**ACTIVITY:**
Pictures stay out, but every line of the data is copied exactly.

**DATASET RECORDS:**

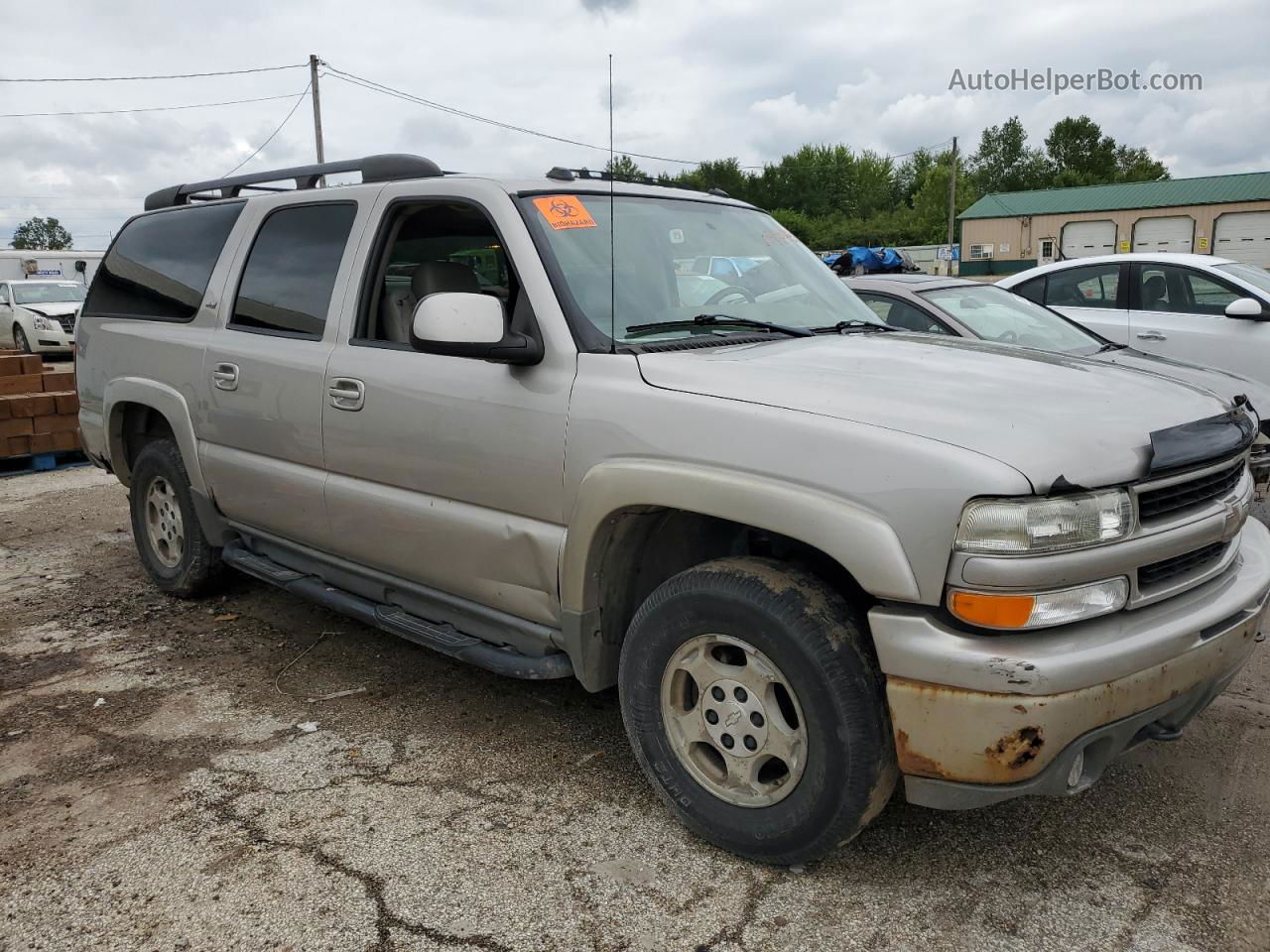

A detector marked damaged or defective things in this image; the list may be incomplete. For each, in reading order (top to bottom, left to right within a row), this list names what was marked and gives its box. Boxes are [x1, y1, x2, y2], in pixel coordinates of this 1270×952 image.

cracked pavement [2, 469, 1270, 952]
rust spot [899, 736, 950, 776]
rust spot [985, 726, 1046, 772]
rusty bumper [863, 518, 1270, 807]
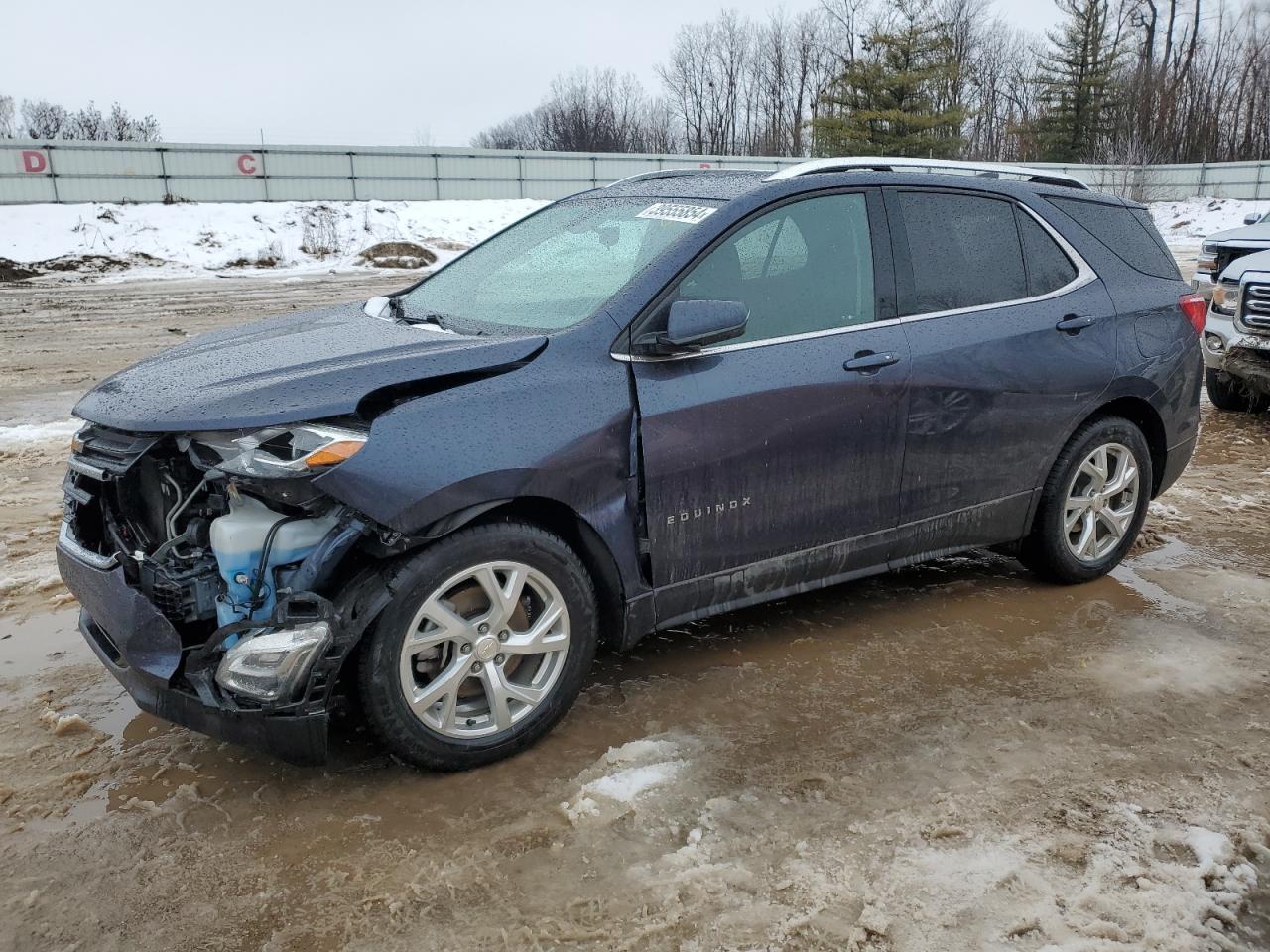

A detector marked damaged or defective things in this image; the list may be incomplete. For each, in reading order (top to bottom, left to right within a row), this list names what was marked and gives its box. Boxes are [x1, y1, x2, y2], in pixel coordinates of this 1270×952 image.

damaged front end [56, 420, 396, 767]
damaged blue suv [55, 157, 1199, 767]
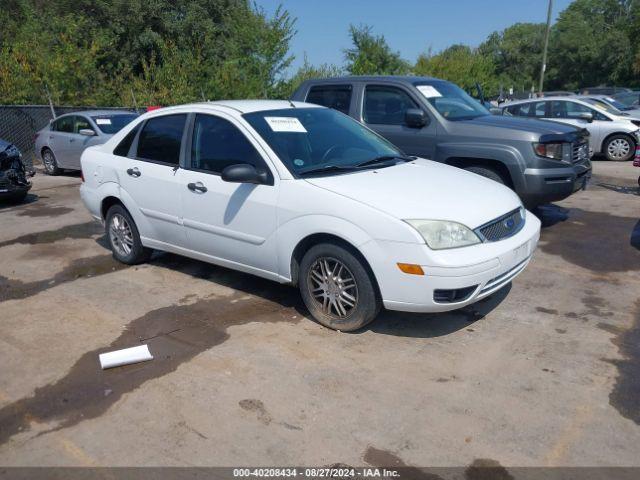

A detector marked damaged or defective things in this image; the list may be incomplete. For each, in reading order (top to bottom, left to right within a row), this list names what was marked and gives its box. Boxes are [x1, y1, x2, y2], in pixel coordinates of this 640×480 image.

damaged vehicle [0, 139, 34, 202]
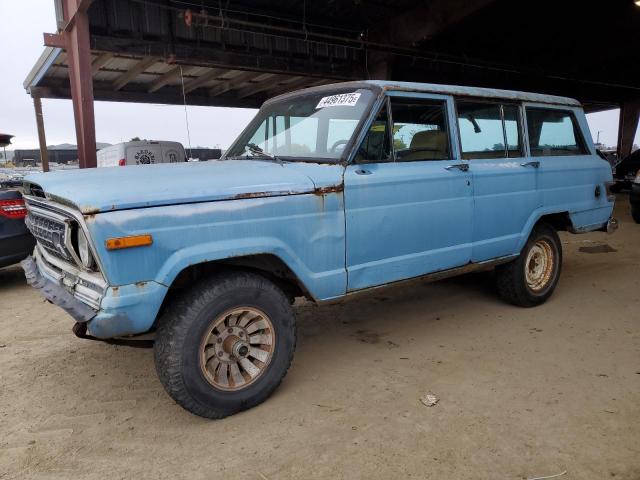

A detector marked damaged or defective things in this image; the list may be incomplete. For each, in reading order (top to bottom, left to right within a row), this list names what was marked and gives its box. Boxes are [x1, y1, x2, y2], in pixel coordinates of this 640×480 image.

rusty car hood [25, 160, 344, 215]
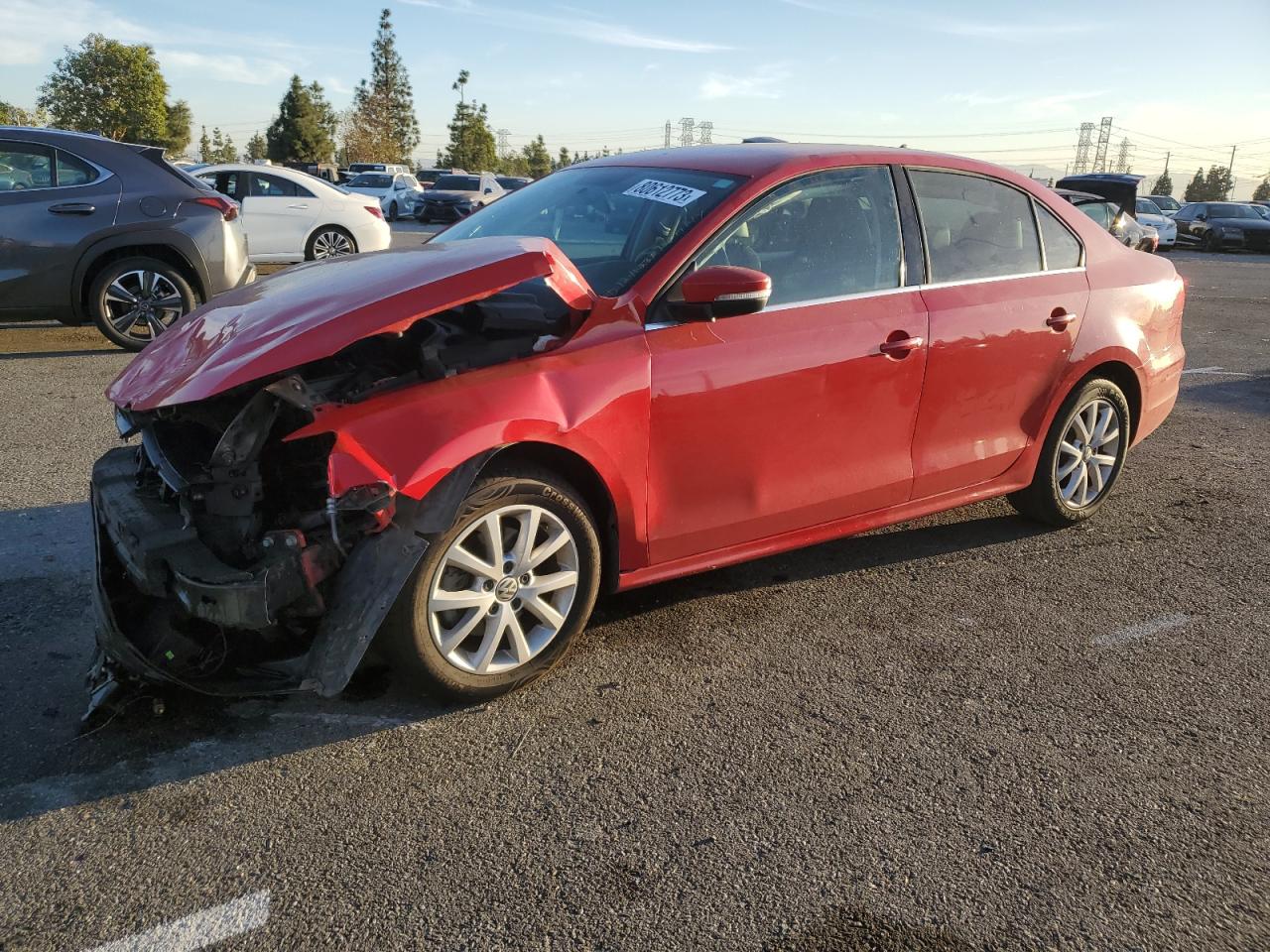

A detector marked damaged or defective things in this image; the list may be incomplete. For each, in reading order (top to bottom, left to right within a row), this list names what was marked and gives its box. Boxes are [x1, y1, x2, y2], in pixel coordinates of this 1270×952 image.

crumpled front hood [108, 236, 595, 411]
damaged red sedan [86, 145, 1183, 710]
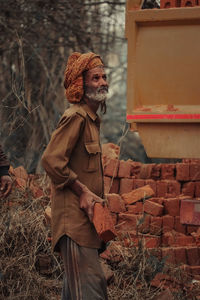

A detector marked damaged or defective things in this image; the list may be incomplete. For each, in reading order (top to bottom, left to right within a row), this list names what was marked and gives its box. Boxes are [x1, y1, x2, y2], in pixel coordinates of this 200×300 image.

rusted metal panel [180, 199, 200, 225]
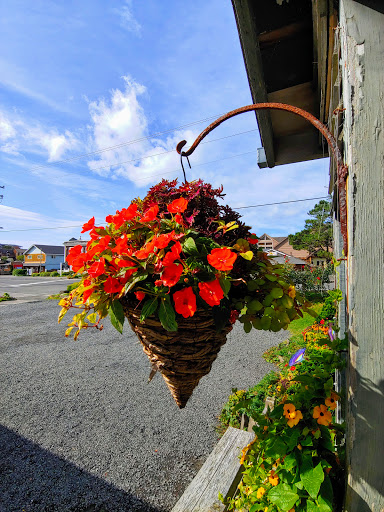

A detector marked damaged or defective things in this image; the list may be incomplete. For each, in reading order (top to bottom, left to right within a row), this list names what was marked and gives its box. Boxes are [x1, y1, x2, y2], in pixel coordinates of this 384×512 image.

rusty metal hanging bracket [176, 103, 348, 256]
rusty metal rod [176, 103, 348, 256]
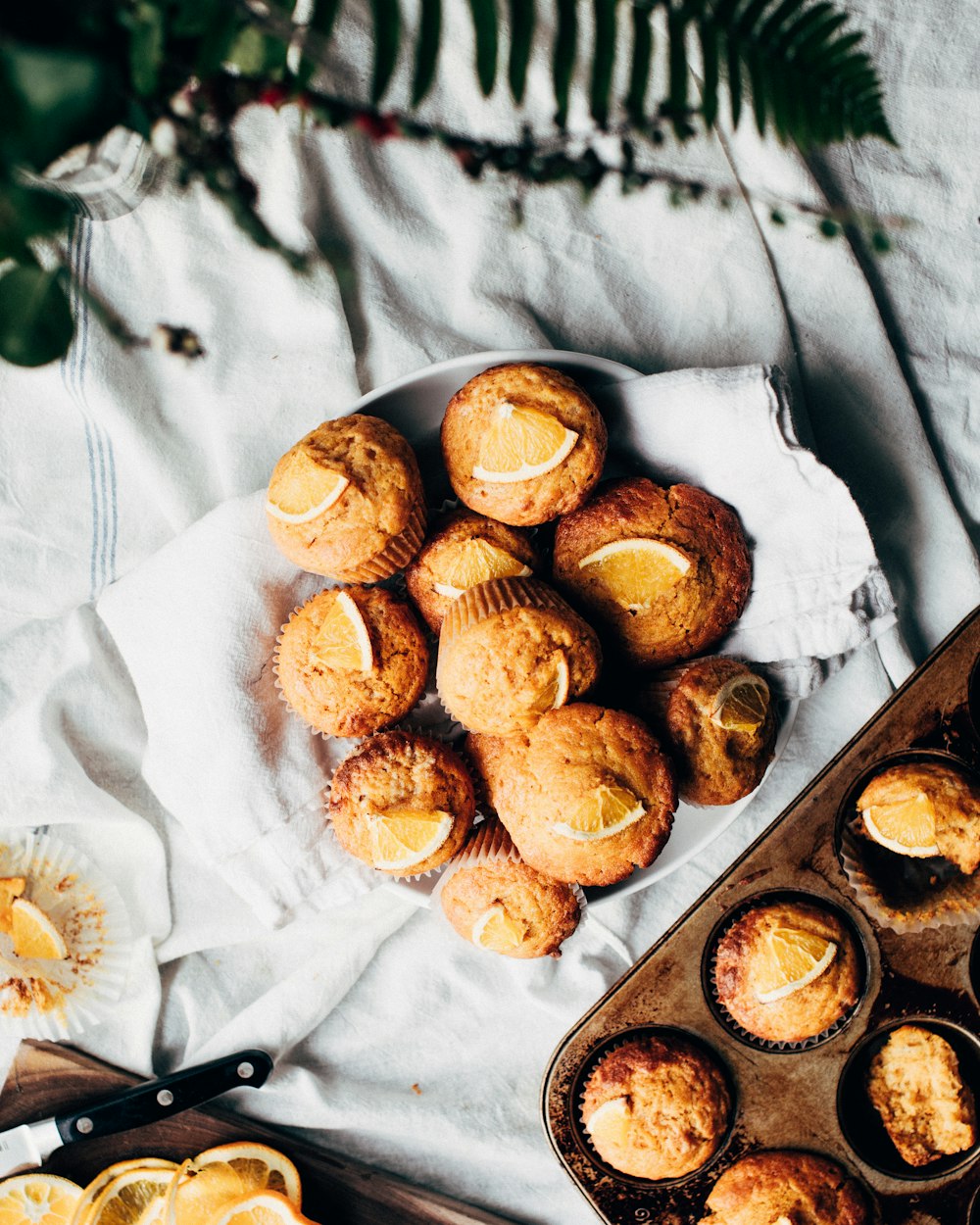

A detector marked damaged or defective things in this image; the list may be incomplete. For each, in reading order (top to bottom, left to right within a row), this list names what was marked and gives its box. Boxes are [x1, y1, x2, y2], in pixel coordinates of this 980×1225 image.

rusted baking pan [539, 605, 980, 1225]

**REPLY TO THE EXERCISE:**
A detector marked damaged or defective things in this image; the list may be incomplete. For each, in reading order (top to bottom, left to right within a row), this list names what was marked and gives its box. Boxes are [x1, y1, x2, y2], in pixel coordinates of this 1270×952 image.

cracked pavement [2, 469, 1270, 952]
rust spot [899, 736, 950, 776]
rust spot [985, 726, 1046, 772]
rusty bumper [863, 518, 1270, 807]

A detector marked damaged or defective things in this image; the list may be incomplete. For each, in reading order (top to bottom, left to right within a row), this list names what was marked and gives its box. Boxes are [x1, y1, x2, y2], in pixel coordinates of this 1270×952 image.

damaged front end [56, 420, 396, 767]
damaged blue suv [55, 157, 1199, 767]

A detector marked damaged or defective things in this image; the list may be incomplete. For each, in reading order (top to bottom, left to right within a row), this list names what was marked and gives its box. Boxes are [x1, y1, x2, y2], in pixel coordinates of this 640×480 image.

damaged vehicle [0, 139, 34, 202]

A detector marked damaged or defective things in this image; the list may be incomplete. For each, in reading order (top to bottom, left to right within a row), this list names what was marked and gives its box. Boxes are [x1, y1, x2, y2], in pixel coordinates of this 640×480 image.

rusty car hood [25, 160, 344, 215]

A detector marked damaged or defective things in this image; the list may be incomplete. For each, in reading order (top to bottom, left to right within a row), this list names what was marked and gives its box. Boxes are [x1, y1, x2, y2], in pixel coordinates of this 1270×952 image.

crumpled front hood [108, 236, 595, 411]
damaged red sedan [86, 145, 1183, 710]

A detector marked damaged or defective things in this image; the list may be incomplete. For each, in reading order (top to bottom, left to right within a row), this list names what was marked and gives its box. Boxes are [x1, y1, x2, y2], in pixel coordinates of this 200×300 image.

rusted metal panel [180, 199, 200, 225]

A detector marked damaged or defective things in this image; the list may be incomplete. For each, in reading order (top to bottom, left to right within a row), this list names what was marked and gives its box. Boxes are [x1, y1, x2, y2], in pixel coordinates of this 384×512 image.

rusty metal hanging bracket [176, 103, 348, 256]
rusty metal rod [176, 103, 348, 256]

A detector marked damaged or defective things in this image; the list may be incomplete. For each, in reading order (top to bottom, left to right within a row), this list names what was marked and gives its box. Boxes are [x1, y1, x2, y2], in pixel coordinates of this 980×1225 image.

rusted baking pan [539, 605, 980, 1225]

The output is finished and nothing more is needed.